YouTube gets real-time video segmentation: Here’s how this technology works
The new segmentation technology will allow creators to replace and modify the background, increasing videos’ production value without specialised equipment.
Google has introduced real-time, on-device mobile video segmentation to the YouTube app, by integrating this technology into the latter's stories feature, a new lightweight video format, designed specifically for YouTube creators on its beta version.
The new segmentation technology will allow creators to replace and modify the background, effortlessly increasing videos' production value without specialised equipment, Google's research blog noted.
"Video segmentation is a widely used technique that enables movie directors and video content creators to separate the foreground of a scene from the background and treat them as two different visual layers. By modifying or replacing the background, creators can convey a particular mood, transport themselves to a fun location or enhance the impact of the message. However, this operation has traditionally been performed as a time-consuming manual process or requires a studio environment with a green screen for real-time background removal. In order to enable users to create this effect live in the viewfinder, we designed a new technique that is suitable for mobile phones," the blog read.
The new technology has been developed using machine learning to solve a semantic segmentation task using convolution neural networks. To provide high-quality data for the machine learning pipeline, the developers annotated thousands of images that captured a wide spectrum of foreground poses and background settings. Annotations consisted of pixel-accurate locations of foreground elements such as hair, glasses, neck, skin, and lips, and a general background label achieving a cross-validation result of 98 percent Intersection-Over-Union (IOU) of human annotator quality.
Furthermore, the specific segmentation task to compute a binary mask separating foreground from the background for every input frame (three channels, RGB) of the video was created.
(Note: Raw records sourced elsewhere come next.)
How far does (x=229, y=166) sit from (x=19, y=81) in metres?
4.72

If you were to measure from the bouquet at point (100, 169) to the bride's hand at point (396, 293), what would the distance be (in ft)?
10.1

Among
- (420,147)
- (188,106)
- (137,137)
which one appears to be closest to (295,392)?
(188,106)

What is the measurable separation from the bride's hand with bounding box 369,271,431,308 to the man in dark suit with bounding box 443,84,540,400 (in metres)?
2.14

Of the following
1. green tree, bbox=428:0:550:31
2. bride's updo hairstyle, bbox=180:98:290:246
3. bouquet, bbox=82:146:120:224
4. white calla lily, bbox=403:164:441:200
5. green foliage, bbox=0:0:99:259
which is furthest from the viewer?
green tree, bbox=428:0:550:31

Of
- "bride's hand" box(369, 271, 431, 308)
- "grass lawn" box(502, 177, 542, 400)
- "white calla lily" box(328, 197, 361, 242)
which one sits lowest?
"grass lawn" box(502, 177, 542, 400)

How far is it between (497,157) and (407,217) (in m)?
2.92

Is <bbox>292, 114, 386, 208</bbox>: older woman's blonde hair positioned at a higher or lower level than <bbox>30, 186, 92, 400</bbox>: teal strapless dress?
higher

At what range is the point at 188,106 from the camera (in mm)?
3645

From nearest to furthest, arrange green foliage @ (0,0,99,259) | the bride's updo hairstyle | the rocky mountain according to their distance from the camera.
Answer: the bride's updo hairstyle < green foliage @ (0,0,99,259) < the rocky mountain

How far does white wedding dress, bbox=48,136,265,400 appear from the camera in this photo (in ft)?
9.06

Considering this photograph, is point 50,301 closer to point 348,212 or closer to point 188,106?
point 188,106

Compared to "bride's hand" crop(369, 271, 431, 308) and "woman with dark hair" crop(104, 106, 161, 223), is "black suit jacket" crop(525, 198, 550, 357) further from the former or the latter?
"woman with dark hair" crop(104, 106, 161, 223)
After this, the computed mask was passed from the previous frame as a prior by concatenating it as a fourth channel to the current RGB input frame to achieve temporal consistency, the developers said in the blog.
Google noted that a limited rollout of YouTube stories will be facilitated to test the technology on this first set of effects, and will be rolled out across all versions in the near future.
"As we improve and expand our segmentation technology to more labels, we plan to integrate it into Google's broader Augmented Reality services," the blog noted.